Ramsey jest nieporozumieniem. Od razu zaznaczam, że nie wychwalałem go pod niebiosa po bramce z Sunderlandem czy jakiejkolwiek innej - on w tym klubie jest totalnym nieporozumieniem, z rozgrywającym który albo unika gry albo zagrywa piłki niedokładne o KILKANAŚCIE metrów to niewiele można zdziałać w ofensywie. I nikt mnie nie przekona, że jest inaczej i on coś wnosi do tej drużyny. Poza tym fatalny mecz TV5, chyba najgorszy w naszych barwach... Tragedia, obyśmy z tego FA Cup nie odpadli bo będzie jak w zeszłym sezonie.
i trzeba zrobić wkoncu jakies porządne transfery!!!
oczywisice zawsze moglo byc gorzej, albo i nie. Ciekaw jestem wypowiedzi pomeczowej wszelakich menadzerow a w szczegolnosci naszego, ta porazka jakos nie zmieni mojego podejscia do Arsenalu, nadal kocham ten klub, wygrywajacy czy przegrywajacy.
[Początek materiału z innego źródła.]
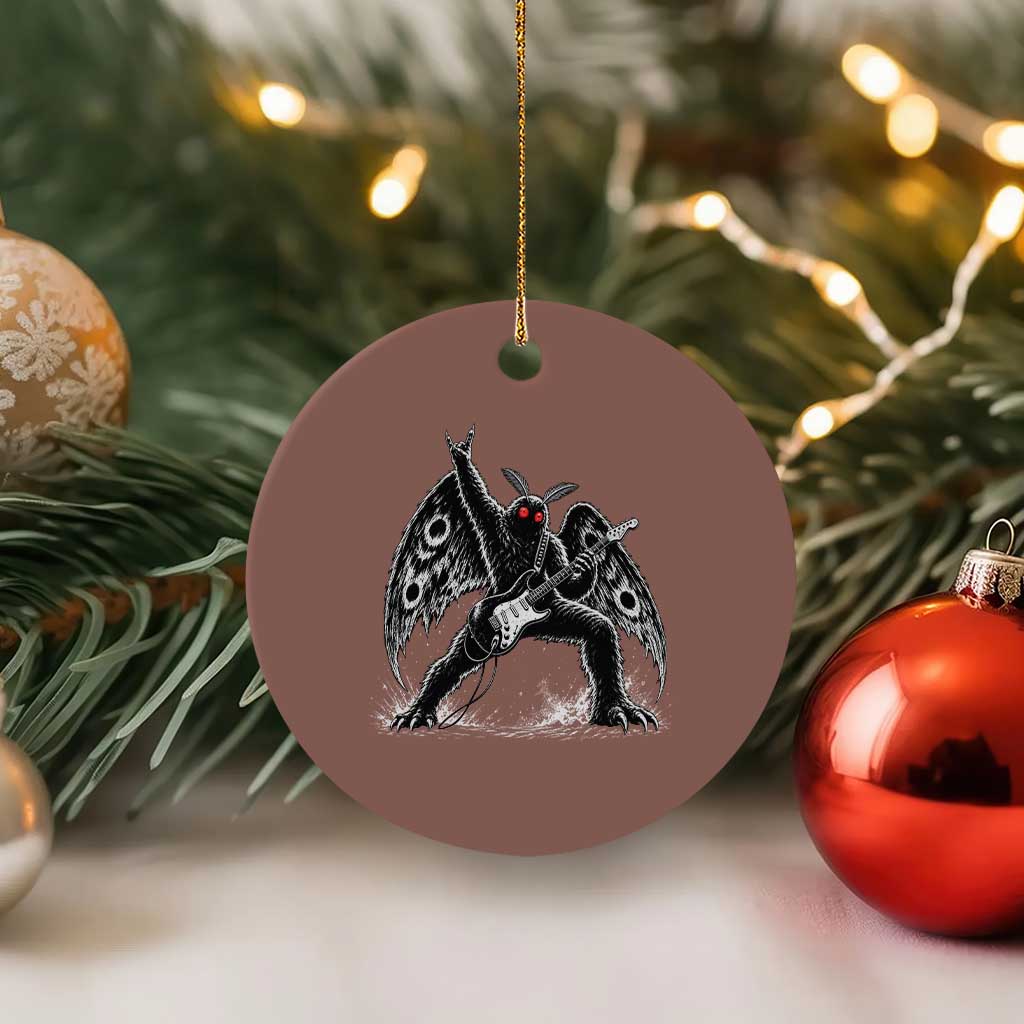 Mothman Rock Guitarist Ceramic Ornament Heavy Metal Cryptid Monochromatic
brak slow , druzyna licha od lat nie bylo tak slabej jak dzis, wenger ma oko do talentow ,ale nie potrafi zrobic teamu na puchar...jakikolwiek
przestancie pisac o murawie bo jestescie tak samo zalosni jak nasz arsenal dzisiaj. Zaznalismy kompromitacji juz drugi raz w tym sezonie i to cholernie boli. Trzeba wyciagnac wnioski. Oczywiscie Arsene i zawodnicy musza je wyciagnac.